Samariá 2025

Die Planungen zur Samariá Schlucht
Zu den Schluchten auf Kreta
Zur Samariá Schlucht

Es war ein heißer Tag. Wir trafen uns trotzdem.

Was ich, Sakis Rouvakis, Protokollführer, an diesem Tag niederschrieb, erschien mir im Nachhinein so ungeheuerlich, dass ich nach mehreren Tagen Bedenkzeit eine Kopie des Protokolls der Internationalen Presse zuspielte, welches welt- oder zumindest europaweit einen ziemlichen Wirbel auslöste. Und doch fürchte ich, dass alle internationalen Proteste keine Wirkung zeigen werden, denn wir Kreter haben schon immer gemacht, was wir selbst für richtig hielten. Da hat uns keiner aus dem Ausland rein zu reden, sagen wir … oder besser sagen die anderen. Ich selbst bin für meinen Teil jedenfalls nicht sehr glücklich mit den Plänen. Aber sie werden vermutlich kommen … Damit Sie wissen, wovon ich überhaupt rede, hier ein Auszug aus dem Protokoll:

Sitzung über die Neugestaltung der Samaria-Schlucht in den nächsten 16 Jahren.
Anwesend:
Petros Moustakis, Nomarchis des Bezirks Chania,
Antonis Maskarakis, Leiter des EOT-Büros Chaniá,
Porfyris Melaris, Chef der Wildhüter im Bereich südliche Lefka Ori,
Sotiris Bellas, Bauingenieur aus Athen,
Kaity Mova, EG-Kommissarin für Griechenlands Auslandsfinanzierung durch die EG.

Der Nomarchis begrüßt als Sitzungsleiter die Anwesenden (Frau Mova kam später und entschuldigte dies mit der Tatsache, dass ihr beim Ausstieg aus dem Taxi der Absatz abgebrochen sei, den sie erst wieder reparieren lassen musste). Er stellt das Thema vor.

Moustakis: Meine Herren, die Dame ist ja noch nicht anwesend, lassen Sie mich kurz das Thema erläutern, zu dem wir uns heute hier versammelt haben. Schon seit vielen Jahren sucht unser verehrter Freund, Herr Maskarakis, nach neuen Ressourcen, die wir fremdenverkehrsmäßig ausschöpfen können. Und da hat er alles bedacht, was in unserem Nomós von Interesse sein könnte.
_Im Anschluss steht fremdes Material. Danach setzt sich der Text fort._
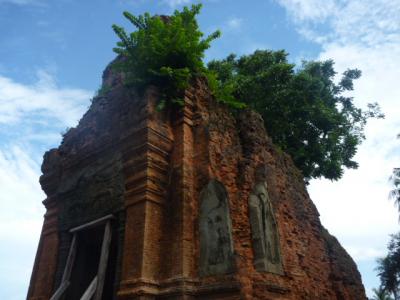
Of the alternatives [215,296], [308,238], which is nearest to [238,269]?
[215,296]

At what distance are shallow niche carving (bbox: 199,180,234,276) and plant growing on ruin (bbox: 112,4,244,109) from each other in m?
1.82

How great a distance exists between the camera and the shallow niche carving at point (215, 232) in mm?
4723

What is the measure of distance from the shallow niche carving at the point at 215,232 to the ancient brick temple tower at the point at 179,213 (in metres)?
0.01

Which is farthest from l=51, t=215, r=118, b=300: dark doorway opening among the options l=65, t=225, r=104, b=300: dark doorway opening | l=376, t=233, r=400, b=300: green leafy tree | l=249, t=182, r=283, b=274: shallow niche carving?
l=376, t=233, r=400, b=300: green leafy tree

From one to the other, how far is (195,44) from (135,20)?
126cm

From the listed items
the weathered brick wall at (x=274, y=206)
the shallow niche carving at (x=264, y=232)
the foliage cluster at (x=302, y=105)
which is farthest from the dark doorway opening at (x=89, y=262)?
the foliage cluster at (x=302, y=105)

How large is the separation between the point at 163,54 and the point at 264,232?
3532 mm

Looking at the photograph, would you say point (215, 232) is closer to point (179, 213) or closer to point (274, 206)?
point (179, 213)

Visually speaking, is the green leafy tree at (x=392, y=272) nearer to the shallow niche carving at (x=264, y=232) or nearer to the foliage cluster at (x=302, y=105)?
the foliage cluster at (x=302, y=105)

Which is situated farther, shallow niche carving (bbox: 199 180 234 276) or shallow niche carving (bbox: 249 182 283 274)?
shallow niche carving (bbox: 249 182 283 274)

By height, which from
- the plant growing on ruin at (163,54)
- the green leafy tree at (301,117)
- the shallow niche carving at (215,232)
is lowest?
the shallow niche carving at (215,232)

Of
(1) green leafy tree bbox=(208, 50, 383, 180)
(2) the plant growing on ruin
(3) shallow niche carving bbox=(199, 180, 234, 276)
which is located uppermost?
(1) green leafy tree bbox=(208, 50, 383, 180)

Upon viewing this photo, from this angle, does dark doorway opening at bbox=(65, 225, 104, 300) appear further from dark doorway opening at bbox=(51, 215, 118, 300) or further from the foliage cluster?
the foliage cluster

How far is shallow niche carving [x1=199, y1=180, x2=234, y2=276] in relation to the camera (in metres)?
4.72
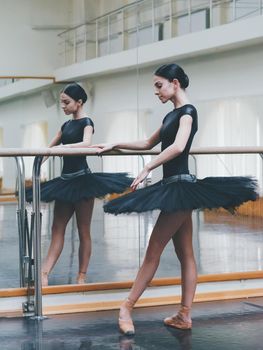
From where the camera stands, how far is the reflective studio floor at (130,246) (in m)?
5.92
Besondere Altertümer haben wir hier leider nicht und es ist auch kein neuer Arthur Evans in Sicht, der die Ausgrabungen von Polyrrinnia beispielsweise nach seiner Phantasie entsprechend umgestalten könnte, wie zum Beispiel die Steine blau einzufärben oder gar moderne Badezimmer und Swimmingpools einzuarbeiten. Es wäre natürlich eine Sensation gewesen, wenn wir auf diese Art hätten beweisen können, wie fortschrittlich die Vorfahren unseres westlichen Kretas schon waren … aber was nicht ist, ist eben nicht.
Also hat er sich auf das Bedeutendste besonnen, was wir hier zu bieten haben, die Samaria-Schlucht. Sicher, wir haben schon einiges erreicht. Zum einen läuft niemand mehr unabkassiert durch die Schlucht, was längst überfällig war. Denken sie nur mal an die Abnutzung der Steine und die Instandhaltung der Wege … und wir müssen ja auch irgendwie die Arbeitsplätze erhalten. Doch – wie mir unser verehrter Herr Maskarakis versichert hat – dieses Thema ist noch lange nicht ausgereizt.
Aber ich will ihm nicht vorgreifen. Herr Maskarakis, würden Sie die Freundlichkeit haben, uns Ihre Gedanken hier vorzustellen?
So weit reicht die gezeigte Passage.